Colin gave Charles the news as he watched, in awe, as Nicolas slept.

He would murder Cordelia later, but the Charles sitting in the nursery next to his newborn son was a changed man.

“Do you understand what this means?”

“Yes, Colin,” Charles said, measuring his voice in sweet, dulcet tones. If Cordelia’s wickedness disturbed Nicolas for even a second, it would be an unforgivable sin. “It means she can’t have more kids unless that kid is Jesus.”

Colin exhaled into his lap. He’d folded himself over his knees, hands pressed together. “I don’t know how she managed it. The scene. The drama. I really thought something was wrong with her.”

“Something is wrong with her,” Charles said sweetly as Nicolas’ sleeping hand tried to grab the finger he’d used to tickle his palm. “She’s a psychopath. I’ve told you that all along.”

“Emergency hysterectomy.” Colin mulled the words, as if he might suddenly understand the mind of someone as soulless as Cordelia Hendrickson. “How did she convince the doctor to perform such a procedure?”

“She just sold her shares in her father’s failing company. She had more than enough to buy off these incompetents.” Charles didn’t want to think about this just now. He wanted to go to wherever Nicolas’ sweet baby imagination had taken him. Wanted to jump cotton candy fences on their matching ponies as the pink sun rained colorful sprinkles.

“But why?”

“Why do pigs roll around in their own shit? Because they like it, Colin. She likes being this way. It’s probably the only damn thing she likes.”

“Doesn’t it negate the whole value of marrying you?”

“She gave me a son,” Charles said. “A legitimate son, not a child born from a woman we paid off, somewhere in another state.”

“You don’t want other kids?”

Charles leaned into the crib and blew soft kisses against Nicolas’ cheeks. Nicolas wiggled in his tiny pajamas in response.

“Huck, I’m sorry… I don’t know what I was thinking, talking to you about this now.”

Charles plucked at Nicolas’ tiny toes. “Don’t be. It gives me a reason to throw her ass out onto the street without feeling the least bit of remorse.”

“I’m really so sorry. I can’t believe she would do this… and today, of all days. The sight of her own son inspired her to do this.

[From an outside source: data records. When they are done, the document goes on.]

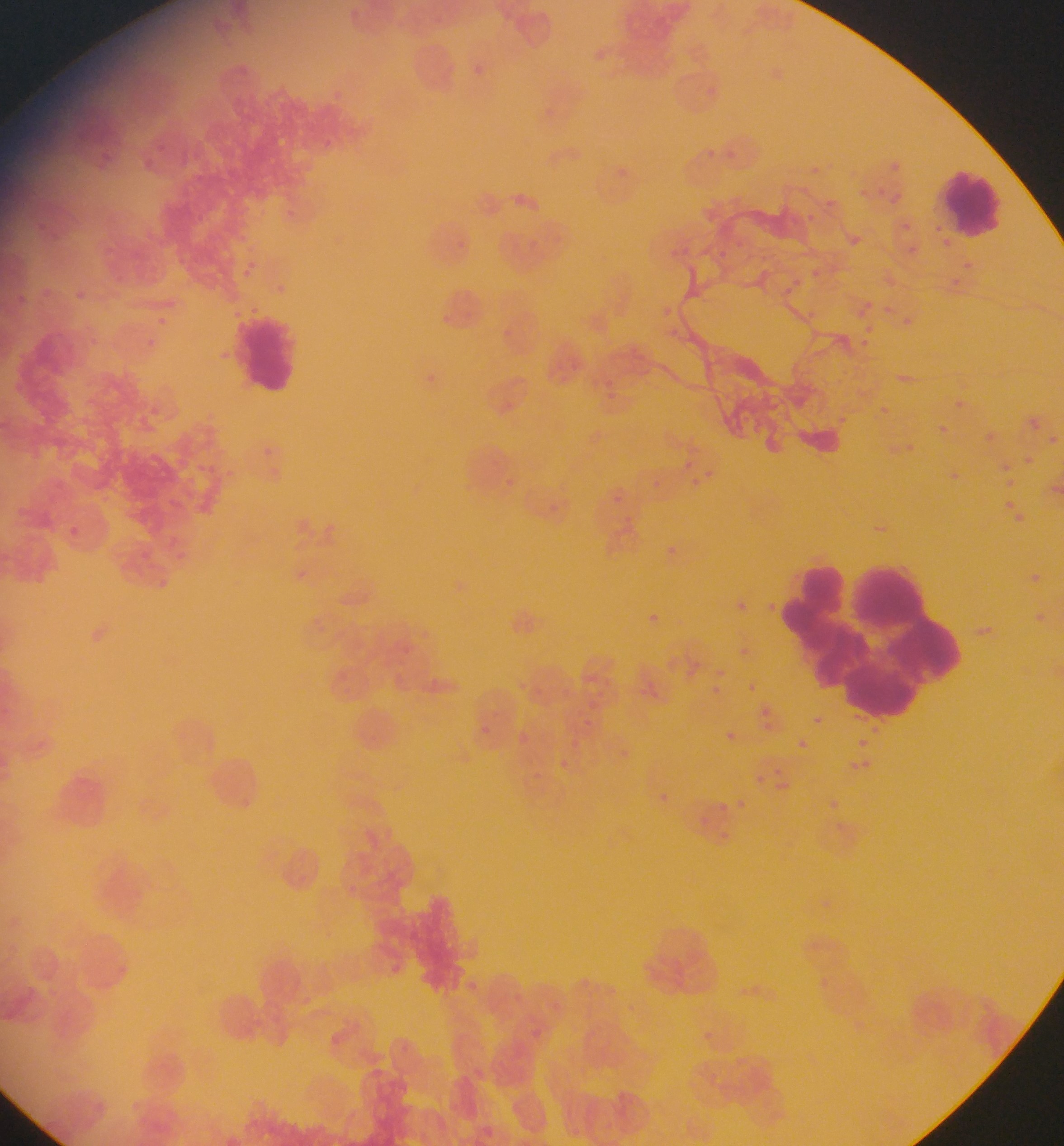
{
  "preparation": "thin blood film",
  "capture": "mobile-phone photograph through a microscope",
  "field_of_view": "single",
  "leukocyte_locations": "approximate bounding boxes as left top right bottom in pixels: 237 313 302 393; 786 555 976 722",
  "object_labeled_both_malaria_parasite_and_leukocyte_by_the_source": "approximate bounding boxes as left top right bottom in pixels: 937 172 1005 247",
  "image_size": "1064×1146 pixels",
  "country": "Ghana",
  "malaria_parasite_locations": "approximate bounding boxes as left top right bottom in pixels: 475 64 484 73; 728 147 750 169; 889 159 911 169; 811 162 826 174; 869 182 879 193; 897 191 908 203; 824 197 845 209; 898 205 915 235; 801 209 820 223; 849 235 883 255; 903 241 924 258; 960 258 974 271; 812 260 824 272; 949 279 971 298; 859 297 876 315; 153 314 170 330; 898 314 915 330; 142 336 158 352; 856 339 878 351; 427 369 439 384; 951 396 967 411; 883 402 903 424; 832 412 870 437; 934 422 950 437; 980 428 997 445; 1046 433 1063 448; 904 442 919 464; 669 454 691 469; 1008 459 1025 482; 706 464 730 481; 945 468 962 485; 699 477 713 492; 1002 498 1015 513; 1002 500 1025 523; 661 541 681 561; 1031 562 1039 579; 764 597 786 615; 725 598 743 613; 646 609 658 621; 740 644 752 660; 709 664 726 676; 641 677 654 694; 702 680 721 697; 746 680 759 695; 810 713 825 727; 582 716 593 729; 472 724 501 746; 720 728 739 746; 513 731 534 745; 794 737 809 751; 856 737 869 749; 561 740 583 748; 613 741 633 765; 849 756 872 775; 559 759 566 775; 755 770 767 785; 656 793 670 804; 821 796 842 816; 731 797 745 818; 712 799 728 818; 694 813 705 826; 706 830 729 843"
}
Assess for Plasmodium parasites.
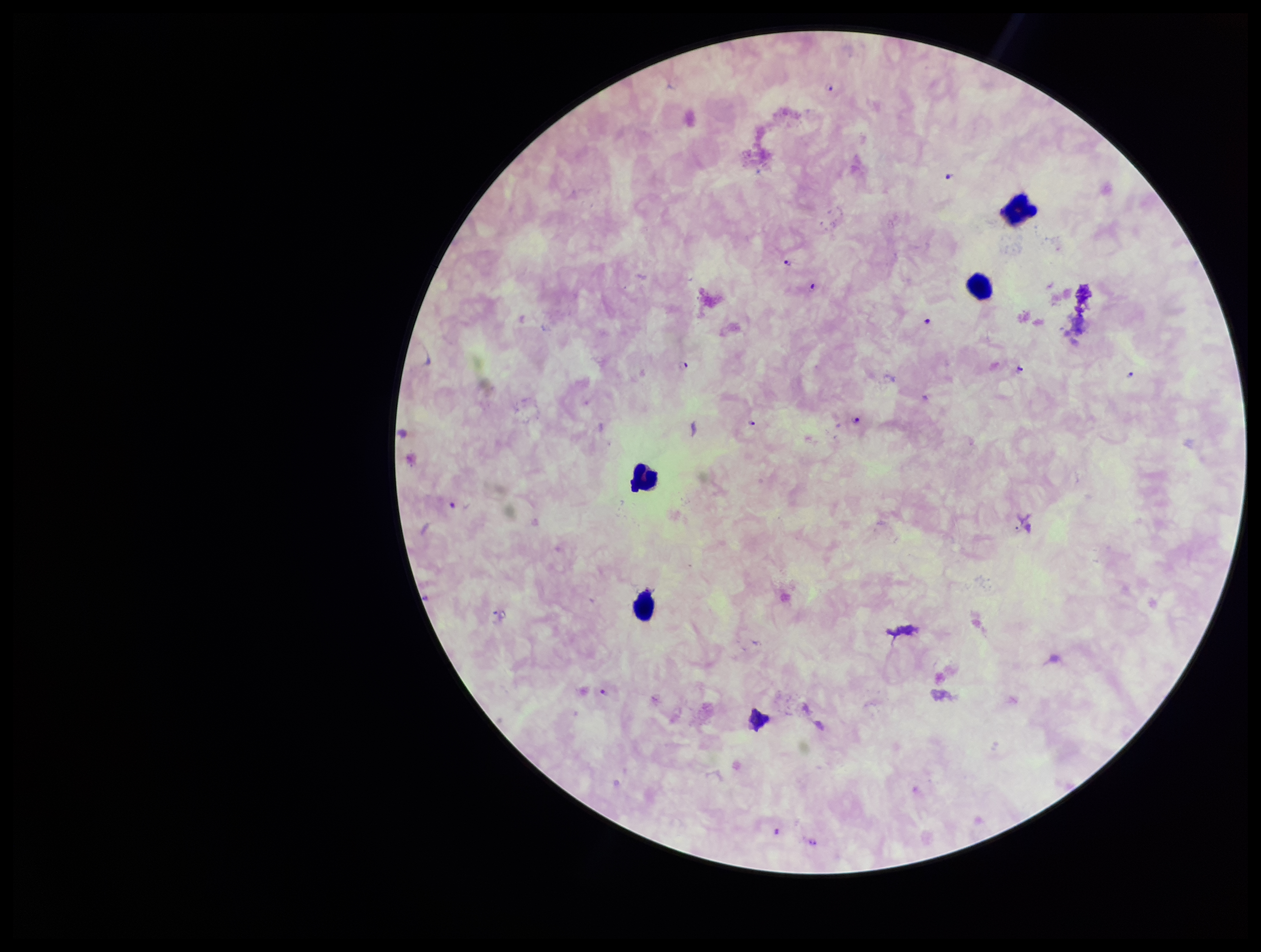
Detected.

Patient malaria status: infected. Stained with Giemsa. One field from this slide. Smartphone photograph taken through the eyepiece of a microscope. Parasite count: 12. Preparation: thick blood smear. Leukocyte count: 4. Image is 1261×952 pixels. Species reported for this patient: Plasmodium falciparum.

“I know this is hard for someone of your moral caliber to understand,” Charles said. “But women like Cordelia exist. Monsters are real, Colin. They’re all around us.” He tucked the blanket around his son and turned around to face his friend. “But you know who does want kids? A whole fucking lot of them, according to her.”

Colin looked confused.

Charles grinned. “Lisette.”

“You can’t be… you are. You’re serious.”

Charles redirected his attention back to his son, where his only happiness lived now. “We’ll talk later.”